En Yakın Mesafe: Francesco Albano, Rasim Aksan, Hussein Chalayan, Kendell Geers, İdil İlkin, Arik Levy, Serkan Özkaya, Seza Paker, Arslan Sükan, Ali Emir Tapan, Ayça Telgeren, Elif Uras, Viron Erol Vert

BASIN BÜLTENİ

Galerist, çizgi algısı ve kullanımındaki farklılıkları inceleyen ‘En Yakın Mesafe’ başlıklı karma sergiye 27 Haziran- 26 Temmuz 2014 tarihleri arasında ev sahipliği yapıyor. Kompozisyon, taslak ve tasarımların temeli, görsel düşüncenin tüm zaman ve coğrafyalarda kullanılan anadili olan çizgi, sanatçıların yaratım süreçlerinde değişik şekillerde kullanılır malzemelerle çeşitlenir.

Sanat tarihinde en çok ele alınan, ‘Mona Lisa’ ve ‘Meryem ve Çocuk Isa’ gibi imgeleri kağıt üzerine tükenmez kalemle yeniden yorumlayan Serkan Özkaya, en değerli kültürel ikonları en yalın haliyle işler. Elif Uras’ın doğu ve batı sanat geleneklerinde renk, form, malzeme ve süsleme üzerine farklı görüşleri bünyesinde bulunduran seramik heykelinin üzerindeki çizgiler eserin kadınsı formunu vurgular. Aynı şekilde, gelenekten yola çıkan Ayça Telgeren ‘Beni Affet Sevgilim’ isimli eserinde ‘kaatı’ tekniğini kullanarak elle kesim kağıtlardan grafik çizgilerle düşsel bir dünya yaratır. Hüseyin Çağlayan, göç ve mesafe üzerine kurguladığı erken dönem çalışmalarından ‘Mektup Elbise’de, giysi formunu eskiz yaparak tasarlamaktansa, hazır nesne kullanarak yaratır.
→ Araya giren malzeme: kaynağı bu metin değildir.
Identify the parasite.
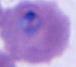

Plasmodium.

modality = micrograph
magnification = 400x or 1000x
Outline each blood parasite and name the species.
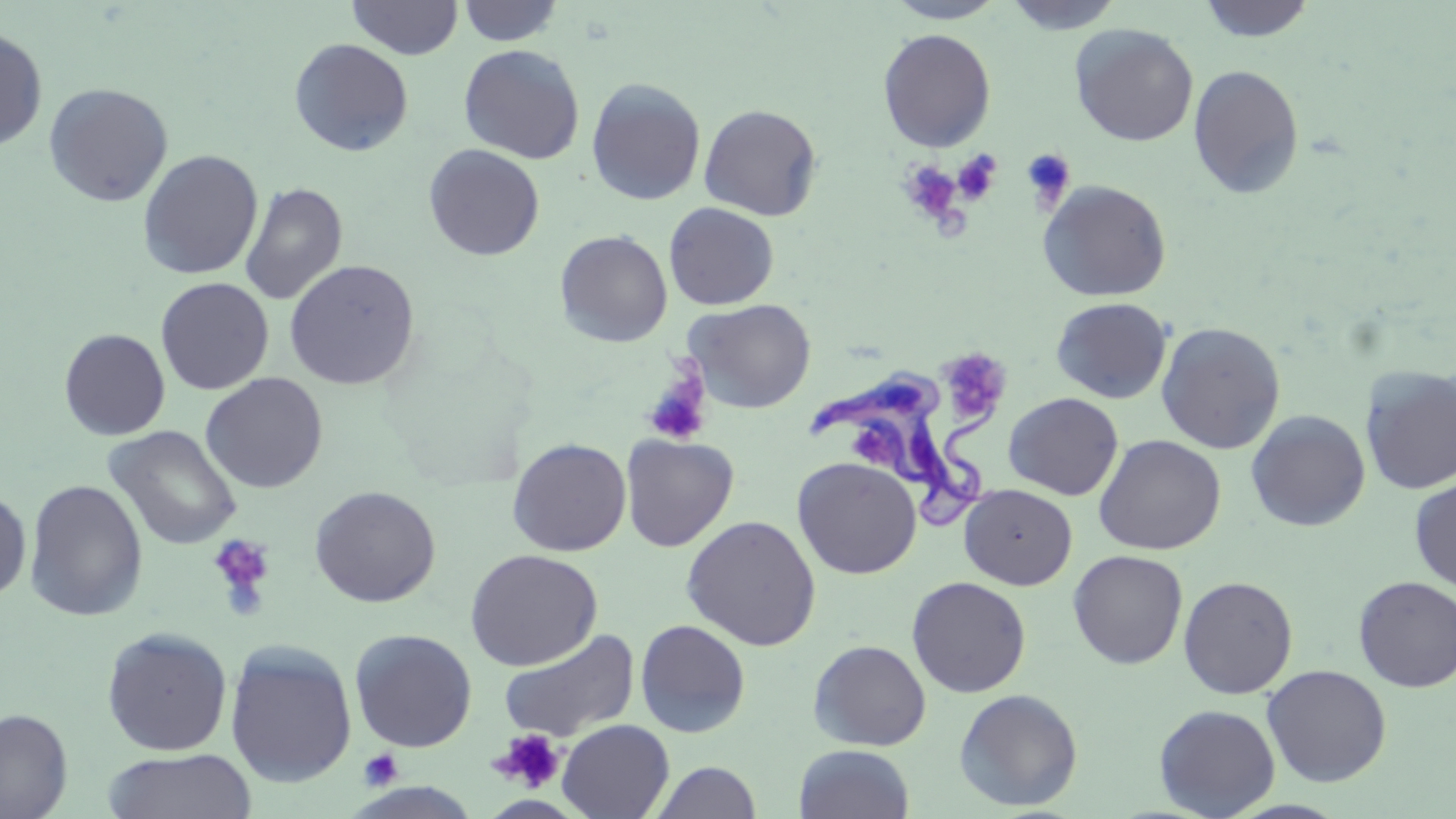

Approximate bounding boxes as [x1, y1, x2, y2] in pixels.
Trypanosoma brucei: [806, 366, 1003, 533].
No Plasmodium falciparum, Plasmodium ovale, Plasmodium malariae, Plasmodium vivax, or Babesia divergens observed.

Uninfected red blood cell locations: [348, 0, 462, 60], [885, 0, 1007, 24], [1002, 0, 1127, 35], [1197, 0, 1316, 42], [457, 1, 563, 46], [1069, 24, 1198, 147], [0, 25, 48, 151], [877, 28, 996, 153], [288, 38, 414, 157], [458, 44, 585, 165], [1188, 64, 1304, 200], [586, 78, 706, 206], [43, 82, 173, 207], [699, 103, 823, 221], [423, 144, 545, 261], [137, 150, 263, 280], [1037, 179, 1172, 302], [240, 182, 348, 306], [663, 203, 779, 310], [554, 230, 673, 347], [283, 259, 420, 390], [155, 277, 274, 395], [1051, 297, 1172, 403], [683, 298, 816, 413], [1155, 321, 1286, 454], [59, 328, 170, 440], [1360, 365, 1456, 495], [200, 373, 328, 494], [1003, 392, 1123, 500], [1245, 409, 1370, 531], [104, 425, 242, 550], [620, 434, 739, 552], [1092, 434, 1226, 555], [507, 437, 631, 557], [792, 457, 922, 579], [1409, 477, 1456, 592], [24, 479, 148, 621], [959, 484, 1077, 590], [309, 485, 441, 607], [0, 490, 32, 602], [682, 514, 821, 651], [464, 549, 602, 671], [1067, 549, 1188, 669], [1178, 575, 1298, 699], [1353, 575, 1456, 693], [906, 576, 1031, 697], [635, 619, 751, 738], [101, 626, 233, 756], [498, 627, 640, 742], [349, 628, 477, 752], [808, 639, 931, 751], [224, 640, 358, 788], [1261, 664, 1391, 787], [953, 688, 1083, 811], [1154, 703, 1281, 818], [0, 708, 73, 819], [557, 719, 674, 819], [794, 744, 915, 819], [102, 749, 257, 819], [650, 761, 762, 819]. Platelet locations: [1019, 148, 1075, 210], [952, 149, 1002, 205], [898, 162, 963, 225], [941, 349, 1016, 423], [641, 369, 712, 446], [852, 429, 896, 468], [208, 534, 275, 612], [493, 729, 565, 793], [359, 749, 403, 790]. Slide-level diagnosis: Trypanosoma brucei. Thin blood film. Optical microscopy. Single field of view. May-Grünwald-Giemsa-stained preparation. Image is 1456×819 pixels. Captured at 1000x magnification.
Assess this cell for malaria.
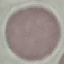
Uninfected.

Cell patch, automatically extracted from a larger field of view and resized to 64 × 64 pixels. Thin smear of blood. Photographed with a smartphone camera at the microscope eyepiece. Giemsa stain.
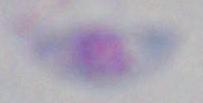
Photomicrograph. Toxoplasma gondii is shown. 1000x magnification.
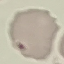
Result: no malaria parasites detected. Acquired by smartphone through the microscope eyepiece. Automatically extracted cell patch, resized to 64 × 64 pixels. Giemsa stain. Thin smear of blood.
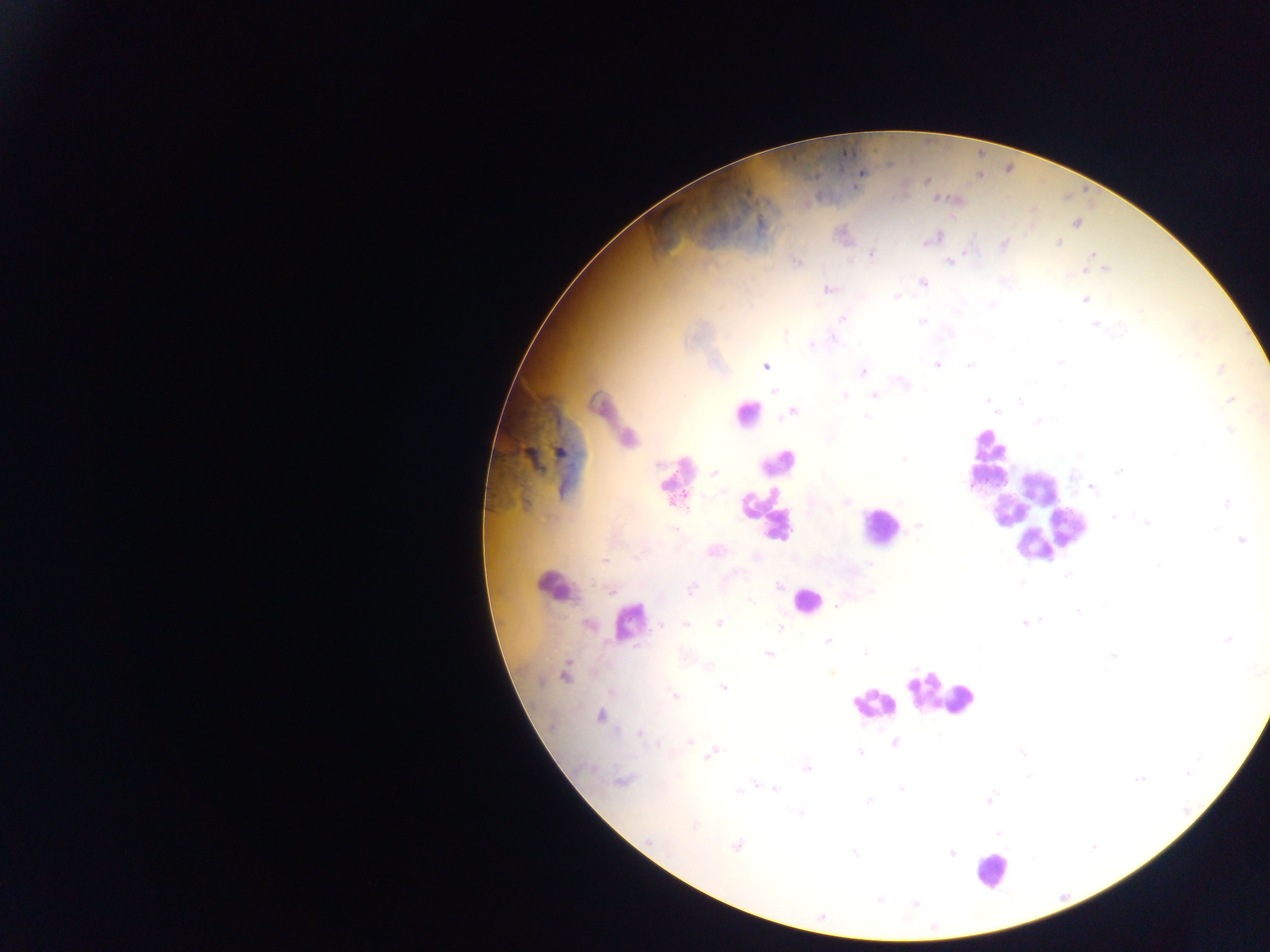
{
  "image_size": "1270×952 pixels",
  "field_of_view": "single",
  "malaria_parasite_locations": "approximate centers as [x, y] in pixels: [927, 181], [1076, 224], [933, 238], [1059, 243], [1004, 245], [871, 254], [1091, 254], [950, 261], [798, 262], [1106, 268], [924, 283], [828, 289], [897, 296], [1085, 300], [992, 304], [843, 318], [922, 320], [1095, 325], [786, 334], [833, 339], [812, 345], [1059, 362], [937, 365], [765, 366], [969, 366], [1221, 369], [863, 371], [904, 384], [774, 390], [845, 396], [875, 396], [1230, 399], [988, 401], [1020, 401], [792, 412], [867, 416], [1037, 421], [1230, 430], [560, 452], [904, 459], [1119, 471], [714, 473], [1092, 487], [1226, 502], [1113, 517], [1146, 523], [919, 525], [1241, 540], [715, 551], [1158, 564], [870, 565], [1067, 575], [1021, 582], [779, 586], [691, 590], [751, 602], [837, 605], [1078, 611], [1040, 620], [1025, 622], [719, 623], [661, 625], [686, 625], [781, 627], [827, 640], [1227, 640], [865, 652], [768, 654], [1113, 656], [565, 675], [723, 687], [675, 696], [601, 716], [640, 733], [689, 742], [895, 744], [860, 752], [1022, 752], [712, 754], [807, 768], [1187, 774], [622, 780], [1139, 780], [756, 784], [749, 787], [775, 789], [901, 790], [740, 791], [990, 799], [868, 801], [800, 813], [694, 825], [998, 833], [650, 841], [736, 846], [951, 853], [854, 854], [880, 899], [915, 903]",
  "country": "Ghana",
  "preparation": "thick blood smear",
  "leukocyte_locations": "approximate centers as [x, y] in pixels: [746, 411], [615, 424], [987, 455], [777, 461], [671, 478], [1037, 512], [1005, 513], [765, 514], [876, 528], [558, 581], [805, 599], [628, 621], [942, 700], [873, 704], [992, 870]",
  "capture": "mobile-phone photograph through a microscope"
}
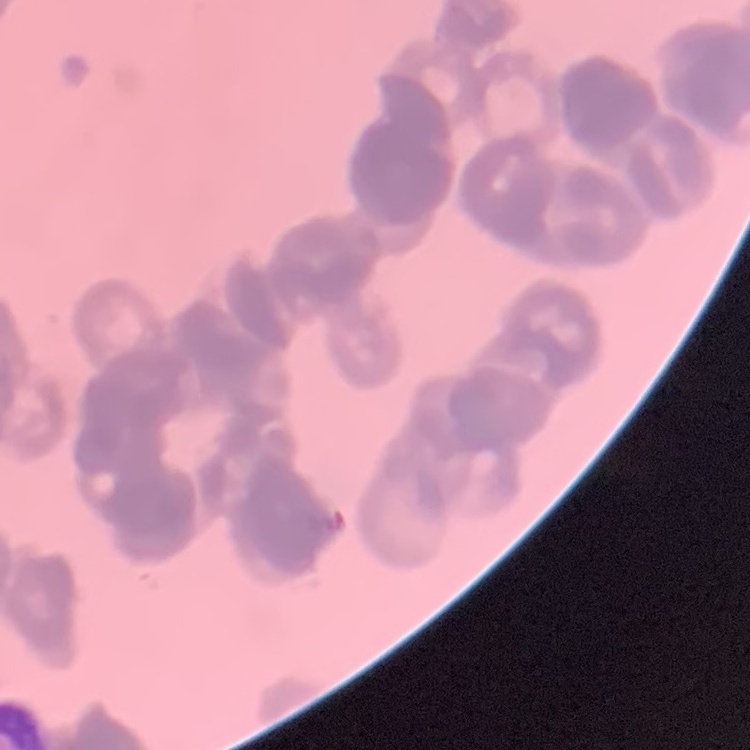

Summary:
  - Red blood cell morphology: rouleaux formation
  - Preparation: thin peripheral smear
  - Image type: one tile cut from a larger photomicrograph
  - Stain: Field's or Giemsa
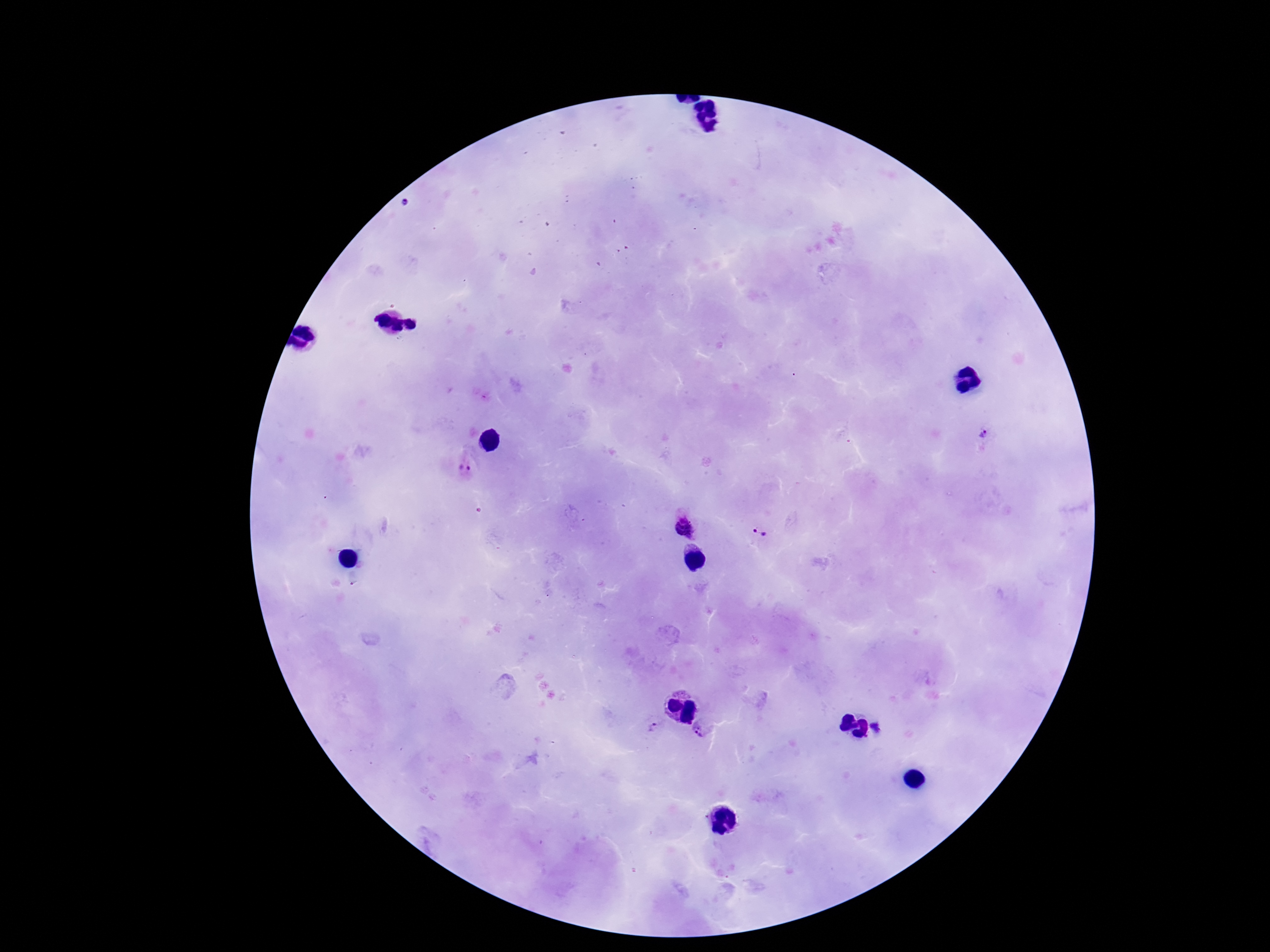
image size = 1270×952 pixels
patient malaria status = positive
Plasmodium parasite locations = approximate centers as [x, y] in pixels: [984, 434], [467, 462], [685, 525], [758, 533], [654, 726], [878, 727], [704, 728]
preparation = thick blood film
magnification = 100x
capture = smartphone camera through the microscope eyepiece
field of view = single
stain = Giemsa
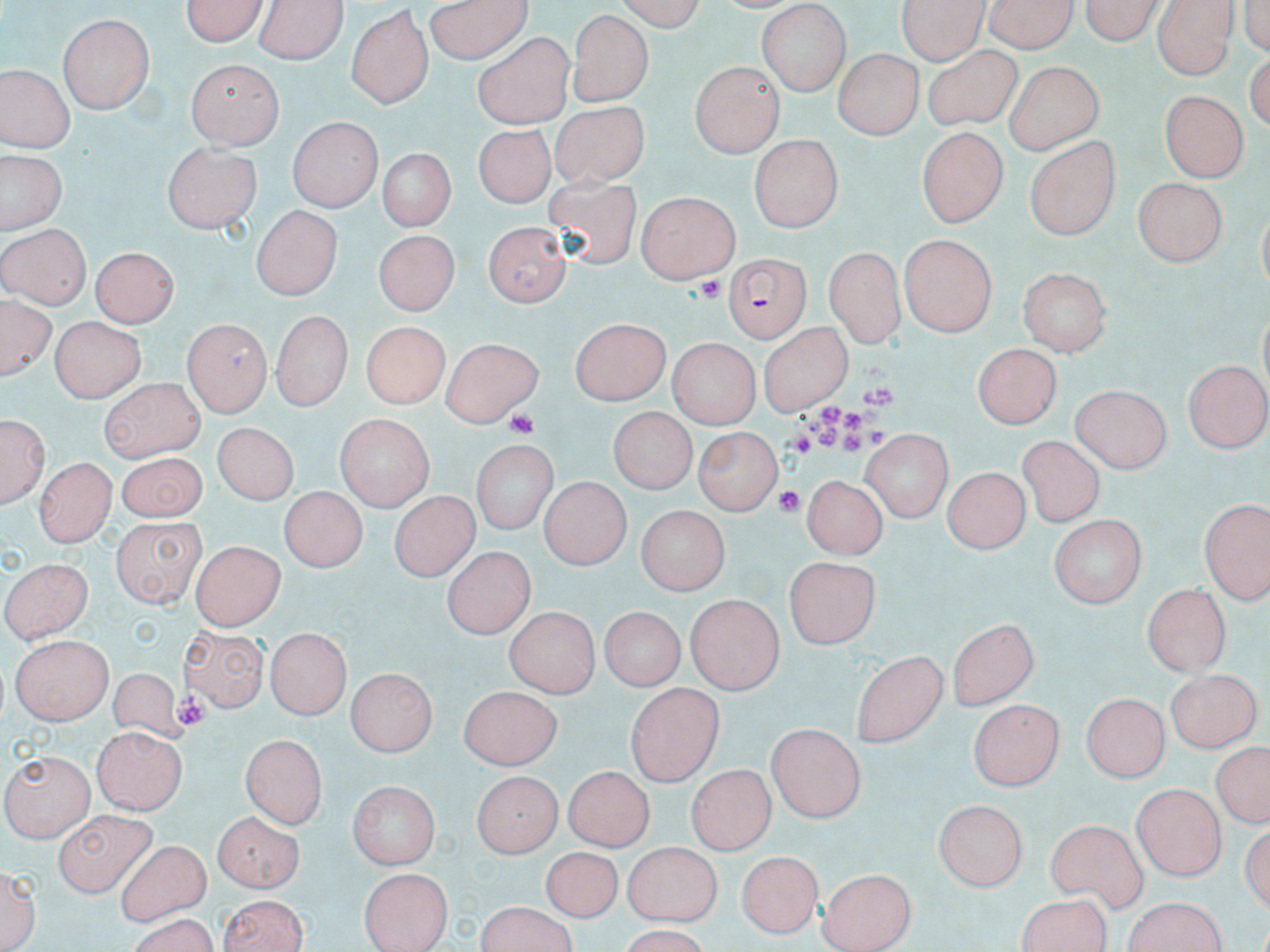
Approximate bounding boxes as (x1,y1)-(x2,y2) corner pairs in pixels. Uninfected red blood cell locations: (180,0)-(269,47), (257,0)-(345,65), (607,0)-(708,29), (895,0)-(990,60), (983,0)-(1081,53), (1077,0)-(1167,46), (426,1)-(532,63), (1151,3)-(1234,80), (755,5)-(846,94), (345,7)-(434,108), (902,9)-(1007,104), (568,12)-(654,108), (58,13)-(153,114), (473,34)-(574,129), (922,45)-(1022,128), (832,51)-(923,136), (188,60)-(280,149), (691,62)-(783,159), (1002,63)-(1100,155), (0,66)-(71,152), (1160,91)-(1245,182), (550,104)-(651,201), (289,117)-(382,211), (471,126)-(552,208), (916,128)-(1007,228), (748,136)-(842,234), (1026,136)-(1122,238), (163,139)-(262,232), (377,148)-(455,232), (1,151)-(67,234), (543,178)-(641,282), (1134,178)-(1226,267), (634,192)-(742,280), (250,208)-(341,301), (482,222)-(569,306), (0,226)-(88,309), (373,232)-(456,317), (900,234)-(999,335), (92,246)-(179,328), (824,246)-(901,351), (1021,265)-(1112,354), (1,300)-(53,387), (271,308)-(351,413), (47,315)-(145,401), (571,318)-(672,407), (182,321)-(270,416), (758,321)-(852,416), (358,323)-(453,406), (443,337)-(546,428), (670,338)-(759,427), (972,342)-(1066,424), (1184,358)-(1270,450), (98,377)-(205,460), (1067,386)-(1172,471), (607,410)-(693,493), (2,413)-(47,509), (331,415)-(435,509), (210,424)-(298,509), (693,428)-(780,518), (863,428)-(952,521), (1018,436)-(1100,527), (472,438)-(554,538), (114,449)-(206,521), (35,456)-(115,546), (940,469)-(1029,553), (802,476)-(885,558), (541,478)-(628,569), (278,487)-(365,573), (390,490)-(475,582), (1200,501)-(1267,604), (638,508)-(727,595), (110,514)-(201,608), (1046,514)-(1146,608), (193,541)-(282,630), (441,548)-(534,639), (5,556)-(96,643), (785,558)-(882,647), (1143,583)-(1230,678), (685,597)-(781,694), (597,607)-(687,691), (503,608)-(598,697), (947,620)-(1039,710), (179,624)-(270,711), (263,629)-(348,718), (10,635)-(113,723), (852,649)-(949,748), (348,667)-(434,758), (1167,669)-(1257,752), (102,672)-(191,746), (459,684)-(563,771), (626,685)-(722,783), (1083,691)-(1168,784), (966,698)-(1064,790), (765,722)-(864,824), (92,727)-(186,814), (240,733)-(328,827), (1207,741)-(1268,830), (5,750)-(95,839), (566,764)-(655,852), (686,766)-(777,852), (470,772)-(559,858), (350,780)-(441,868), (1131,785)-(1223,880), (934,801)-(1027,890), (211,811)-(303,890), (53,812)-(154,898), (1044,817)-(1149,911), (115,840)-(209,923), (625,842)-(719,926), (544,845)-(622,915), (740,849)-(822,938), (1,859)-(40,952), (359,864)-(453,952), (818,867)-(914,952), (216,893)-(310,951), (476,902)-(582,952). Plasmodium falciparum-infected red blood cell locations: (723,257)-(811,340). Platelet locations: (702,275)-(725,307), (863,387)-(893,406), (819,404)-(840,427), (505,409)-(541,440), (842,410)-(862,433), (815,428)-(841,449), (867,428)-(890,448), (791,432)-(812,456), (841,433)-(861,452), (775,488)-(805,513), (172,694)-(208,728). Slide-level diagnosis: Plasmodium falciparum. Light microscopy. Thin blood smear. 1000x magnification. May-Grünwald-Giemsa stain. Image is 1270×952 pixels. One field of a larger specimen.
Locate every Plasmodium parasite.
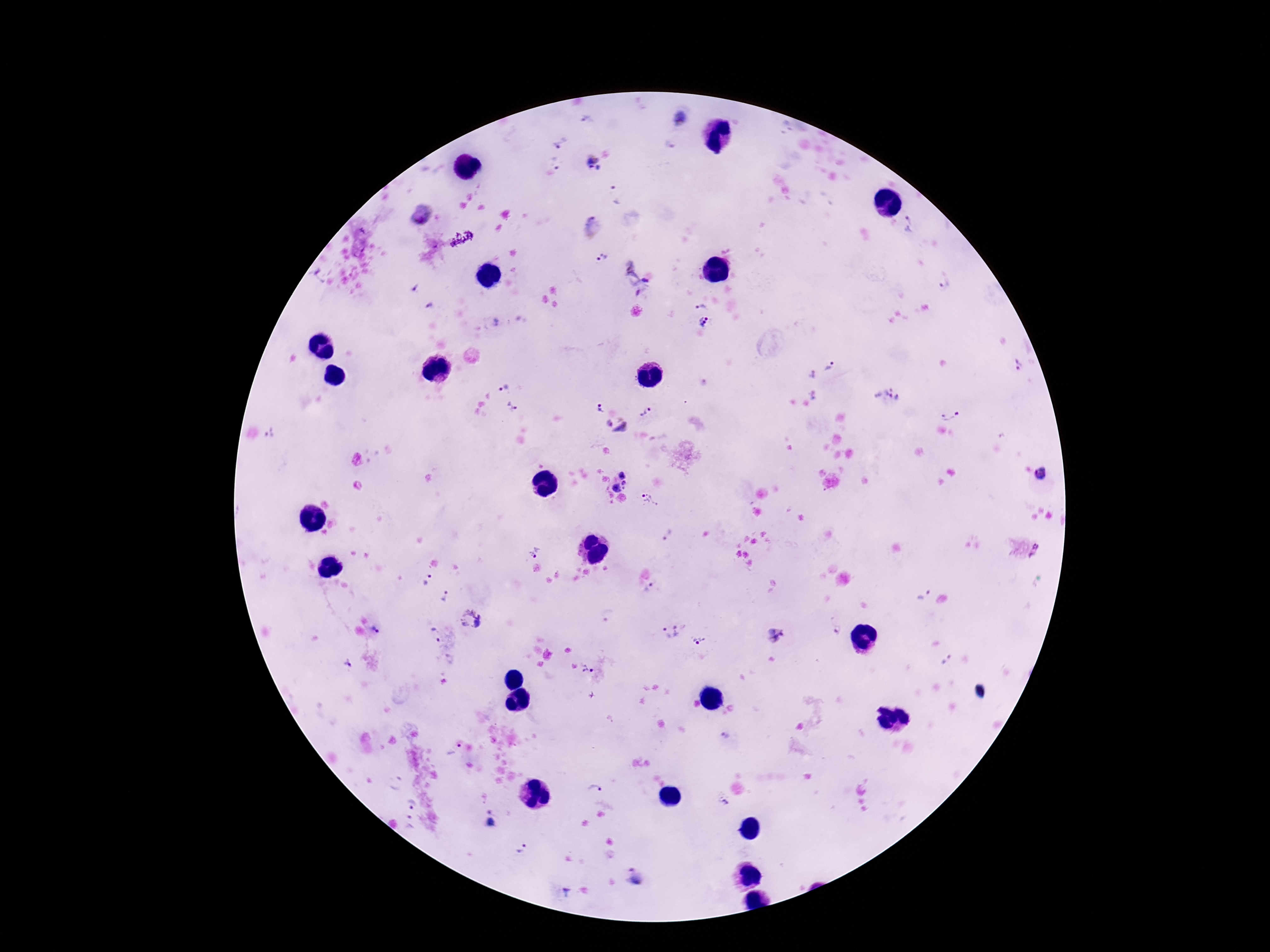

Mantığın sembolü olan çizgi, sınırları ve limitleri belirlemek için kullanılırken, boşlukta varolan ve duyuları harekete geçiren bağımız şekiller olarak da ortaya çıkar. ‘Buzdolabı Üzerine Oturan bir Televizyona Benziyorsun’ ile Seza Paker, dil ve düşüncenin dayatttığı sınırları ve dünyayı kategoriler üzerinden anlamlandırma içgüdüsünü sorgular. Paker’in ‘İsimsiz (Patron)’ daki çizgileri yalnız coğrafi bölgeleri değil, insane bedenini de parçalara ayırırken otoritelerin mekan üzerindeki hakimiyetini ve bunun etkilerini irdeler. 

Kendell Geers’in ‘Kaçış Çizgisi’ başlıklı resimleri, Rönesans’taki perspektif kullanımı ve rasyonel düşünce yapısına göndermeler içerir. Dikenli tel imgeleri sosyal yapılanmalar tarafından dayatılan sınırlara işaret etse de, eserin çok katmanlı yüzeyindeki aydınlık derinlik  bu sınırların ötesinde metafizik boyutların varlığını açığa çıkarır. Ali Emir Tapan’ın katmanlı aynaları ve İdil İlkin’in ‘Rorschach Testi’ isimli videosunda bilinçaltındaki lekeler dışarı sızar. Tapan, zihin haritasını ayna sırlarına asitle kazırken, İlkin’in içsel yolculuğu plansızca suya attığı mürekkep damlalarında şekil bulur. İlkin ve Tapan’ın formlarındaki bu akışkanlık Viron Erol Vert’in çiçeklerin, çıplak insan bedenlerine dönüştüğü desenlerinde ve Francesco Albano’nun  dokunma duyusuna odaklanan heykelinde de görülür.

‘En Yakın Mesafe’de Arslan Sükan, Rasim Aksan ve Arik Levy çizgiyi üçüncü boyutun ilüzyonunu yaratmak için kullanırlar. Op- Art’a referans veren Sükan, fotoğrafik görüntüyü dönüştürerek gerçeklik ve fantezi arasındaki gerilimi araştırır. Levy, tekrar eden fırça darbeleriyle kağıt üzerinde kara delikler veya irisler yaratırken, izleyiciyi bakmak üzerine düşünmeye sevk eder. Rasim Aksan,  çimen ve uğur böceklerini betimlediği çiziminde, nokta ve çizgilerin en alışılagelmiş fakat bir o kadar ustaca kullanımıyla fiziksel gerçekliğin inandırıcı bir resminini yapar. ‘En Yakın Mesafe’de yer alan sanatçılar desen, resim, video ve heykel aracılığıyla çizgiye farklı yaklaşımlarını ortaya koyarlar. İzleyiciler için de çizgi, sanatçının üretimini anlamak için en direk, çıplak ve samimi form olarak kendini gösterir.